**ESTRATTO DELLA FONTE:**
::::
Ha ipotizzato l’uso di truppe occidentali in Ucraina. Anche se poi l’Eliseo è arrivato a dire che questo non significherebbe per forza belligeranza. L’uscita del presidente francese Emmanuel Macron non ha incontrato i favori degli alleati, USA o Paesi europei che fossero, Italia compresa. La Francia, però, quando si parla di guerra, gioca un ruolo diverso dalle altre nazioni del Vecchio Continente perché è l’unica potenza nucleare. E usa questa capacità come deterrenza nei confronti di una Russia sempre più aggressiva.
Le dichiarazioni della Conferenza di Parigi, in realtà, come spiega Francesco De Remigis, già inviato a Parigi, esperto di questioni francesi per Il Giornale, hanno anche e forse soprattutto una valenza interna. Vengono usate contro Marine Le Pen e la sua vicinanza a Mosca per cercare di recuperare qualche punto in vista delle elezioni europee.
Macron dichiara che la Russia non può vincere la guerra e non esclude la possibilità di inviare truppe occidentali sul fronte ucraino. Qual è il suo vero obiettivo?
Vista anche la reazione glaciale degli alleati UE, finora l’uscita di Macron sembra rientrare in una nuova interpretazione della strategia francese della dissuasione. E cioè, in quanto unico Paese UE ad avere l’atomica, la Francia porta oggi all’estremo quel principio di deterrenza, minacciando di fatto di inviare truppe o uomini in Ucraina, o comunque esperti sul campo. E visto che per ora il conflitto è ancora con armi convenzionali, dal punto di vista dell’Eliseo la responsabilità della Francia è di fare una sorta di dichiarazione preventiva, inviando un messaggio chiaro alla Russia, di fronte a una politica aggressiva e di destabilizzazione. Se insisti, potremmo intervenire boots on the ground.
::::
**MATERIALE FORNITO:**
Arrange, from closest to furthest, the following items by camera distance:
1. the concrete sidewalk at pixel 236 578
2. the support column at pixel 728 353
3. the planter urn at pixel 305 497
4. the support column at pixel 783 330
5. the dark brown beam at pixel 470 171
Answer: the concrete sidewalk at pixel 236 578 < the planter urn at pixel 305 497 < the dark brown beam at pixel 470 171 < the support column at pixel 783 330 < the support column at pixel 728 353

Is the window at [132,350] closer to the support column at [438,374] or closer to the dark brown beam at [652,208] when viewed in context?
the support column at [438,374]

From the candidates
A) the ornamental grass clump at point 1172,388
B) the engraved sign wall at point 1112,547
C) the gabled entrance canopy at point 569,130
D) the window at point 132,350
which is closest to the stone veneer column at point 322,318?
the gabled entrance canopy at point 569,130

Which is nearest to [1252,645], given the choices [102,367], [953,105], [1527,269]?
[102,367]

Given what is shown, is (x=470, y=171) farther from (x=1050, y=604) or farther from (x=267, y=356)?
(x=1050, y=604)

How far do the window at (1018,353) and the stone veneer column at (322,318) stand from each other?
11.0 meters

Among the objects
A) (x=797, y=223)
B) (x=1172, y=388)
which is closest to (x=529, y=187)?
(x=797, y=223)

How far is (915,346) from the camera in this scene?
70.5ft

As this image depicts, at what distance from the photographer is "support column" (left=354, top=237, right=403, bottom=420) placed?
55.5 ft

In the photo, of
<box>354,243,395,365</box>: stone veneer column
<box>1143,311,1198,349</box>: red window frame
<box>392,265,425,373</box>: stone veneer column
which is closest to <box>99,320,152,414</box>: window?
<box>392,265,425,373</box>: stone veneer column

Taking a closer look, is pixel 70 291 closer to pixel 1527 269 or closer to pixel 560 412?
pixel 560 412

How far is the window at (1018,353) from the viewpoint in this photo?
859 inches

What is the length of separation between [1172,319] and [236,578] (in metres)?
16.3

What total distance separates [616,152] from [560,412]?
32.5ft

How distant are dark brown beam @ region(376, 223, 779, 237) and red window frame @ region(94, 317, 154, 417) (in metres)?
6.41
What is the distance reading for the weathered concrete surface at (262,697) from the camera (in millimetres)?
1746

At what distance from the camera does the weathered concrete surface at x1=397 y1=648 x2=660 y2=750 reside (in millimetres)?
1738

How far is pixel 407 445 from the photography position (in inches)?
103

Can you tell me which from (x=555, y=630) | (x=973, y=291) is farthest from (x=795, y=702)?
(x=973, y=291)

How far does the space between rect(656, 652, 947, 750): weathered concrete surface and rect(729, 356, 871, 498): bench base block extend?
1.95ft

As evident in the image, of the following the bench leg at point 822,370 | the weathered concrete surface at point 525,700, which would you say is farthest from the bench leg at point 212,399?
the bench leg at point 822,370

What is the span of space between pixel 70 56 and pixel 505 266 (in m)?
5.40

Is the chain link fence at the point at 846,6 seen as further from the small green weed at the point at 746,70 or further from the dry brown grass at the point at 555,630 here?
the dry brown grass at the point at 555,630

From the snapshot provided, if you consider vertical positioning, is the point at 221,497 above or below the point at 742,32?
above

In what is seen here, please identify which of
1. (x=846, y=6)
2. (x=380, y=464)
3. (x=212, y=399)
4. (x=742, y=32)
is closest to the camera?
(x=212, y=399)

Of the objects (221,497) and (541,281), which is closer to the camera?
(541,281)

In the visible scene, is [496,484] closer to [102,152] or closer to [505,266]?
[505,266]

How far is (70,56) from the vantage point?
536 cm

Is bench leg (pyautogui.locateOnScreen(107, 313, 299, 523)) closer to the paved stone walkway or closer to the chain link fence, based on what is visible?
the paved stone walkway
::::
**CONSEGNA 1:** Secondo il testo su Macron, perché la Francia gioca un ruolo diverso dalle altre nazioni del Vecchio Continente quando si parla di guerra?
**CONSEGNA 2:** Prosegui, per favore, il testo su Macron a partire dalla sua ultima frase.

**RISULTATO 1:** Perché è l'unica potenza nucleare.

**RISULTATO 2:**
Vuole riprendersi la scena in vista delle elezioni europee o sta alzando la posta in gioco per qualche altro motivo?
L’Europa è realmente minacciata, stando anche a ciò che sostengono i Paesi baltici, per esempio, col Baltico che diventerà un mare nostrum dell’Alleanza atlantica includendo la Svezia. Ricordiamo che nessuno, se non pochi e inascoltati 007, riteneva che Putin avrebbe invaso l’Ucraina nel febbraio del ’22. Poi certo la politica interna è il cuore dell’azione di Macron sul piano internazionale. E anche in questo caso il governo sta sfruttando il dossier per puntare il dito contro i lepenisti.
La proposta avanzata in occasione della Conferenza di Parigi non è in linea con la strategia NATO, che ha garantito un appoggio esterno. È anche un gioco interno all’Alleanza atlantica?
Nella NATO convivono varie sensibilità. Basti ricordare che anche il segretario generale Stoltenberg ha cambiato approccio in due anni di guerra, alzando via via toni e propositi. Macron è fuori dal coro, in questa fase. E certo, pur volendo forse dare un segnale “europeo” di difesa, ha ottenuto un effetto boomerang. Anche da Palazzo Chigi è arrivata una chiara definizione dell’impegno: il supporto a Kiev non contempla la presenza sul territorio ucraino di truppe di Stati europei o NATO.
L’incontro di Parigi è sembrato a molti una sorta di G7 alternativo a quello di sabato, a cui Macron non ha partecipato: il presidente vuole riproporre l’idea di una Europa a trazione francese?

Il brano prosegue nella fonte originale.